## [TASK MATERIAL]
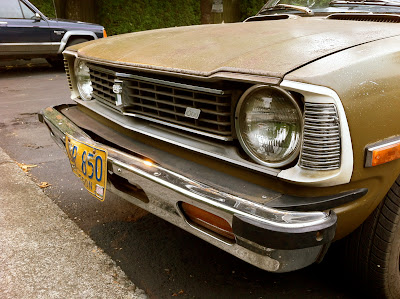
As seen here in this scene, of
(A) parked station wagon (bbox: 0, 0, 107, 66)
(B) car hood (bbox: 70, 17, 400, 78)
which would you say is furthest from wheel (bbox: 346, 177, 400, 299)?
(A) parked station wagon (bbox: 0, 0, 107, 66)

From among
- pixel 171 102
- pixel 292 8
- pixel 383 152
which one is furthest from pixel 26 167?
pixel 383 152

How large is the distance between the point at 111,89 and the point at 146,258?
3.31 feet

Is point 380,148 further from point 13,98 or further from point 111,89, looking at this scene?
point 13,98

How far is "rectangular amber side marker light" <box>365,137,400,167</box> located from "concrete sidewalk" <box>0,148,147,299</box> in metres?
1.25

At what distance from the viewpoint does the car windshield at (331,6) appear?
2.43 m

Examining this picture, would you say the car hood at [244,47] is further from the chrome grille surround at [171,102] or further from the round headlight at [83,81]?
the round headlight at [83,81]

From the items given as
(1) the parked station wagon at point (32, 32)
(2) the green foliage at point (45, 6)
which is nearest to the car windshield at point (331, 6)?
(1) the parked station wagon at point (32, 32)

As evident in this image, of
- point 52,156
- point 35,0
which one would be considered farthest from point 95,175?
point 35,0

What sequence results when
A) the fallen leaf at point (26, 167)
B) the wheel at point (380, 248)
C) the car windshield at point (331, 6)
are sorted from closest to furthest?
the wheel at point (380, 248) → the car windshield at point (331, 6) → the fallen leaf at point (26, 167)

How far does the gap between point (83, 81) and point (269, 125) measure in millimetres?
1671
* * *
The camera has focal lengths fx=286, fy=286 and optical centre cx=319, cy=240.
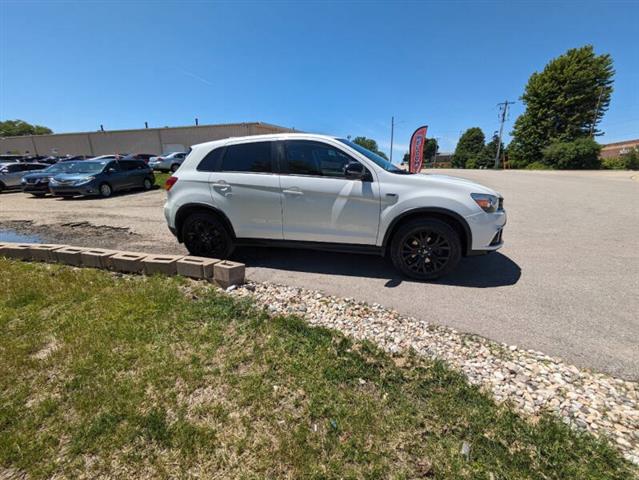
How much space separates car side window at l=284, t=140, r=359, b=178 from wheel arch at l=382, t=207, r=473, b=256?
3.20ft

## [INSTRUCTIONS TO FOLLOW]
Copy the listing word for word, from the line containing "Examining this picture, would" through the line containing "the wheel at point (380, 248) →", including both of those lines.

## [COMPLETE RESPONSE]
Examining this picture, would you say the car hood at [244,47] is further from the chrome grille surround at [171,102] or further from the round headlight at [83,81]?
the round headlight at [83,81]

From the items given as
(1) the parked station wagon at point (32, 32)
(2) the green foliage at point (45, 6)
which is nearest to the car windshield at point (331, 6)?
(1) the parked station wagon at point (32, 32)

As evident in this image, of
- point 52,156
- point 35,0
which one would be considered farthest from point 95,175?
point 35,0

What sequence results when
A) the fallen leaf at point (26, 167)
B) the wheel at point (380, 248)
C) the car windshield at point (331, 6)
are sorted from closest to furthest?
the wheel at point (380, 248) → the car windshield at point (331, 6) → the fallen leaf at point (26, 167)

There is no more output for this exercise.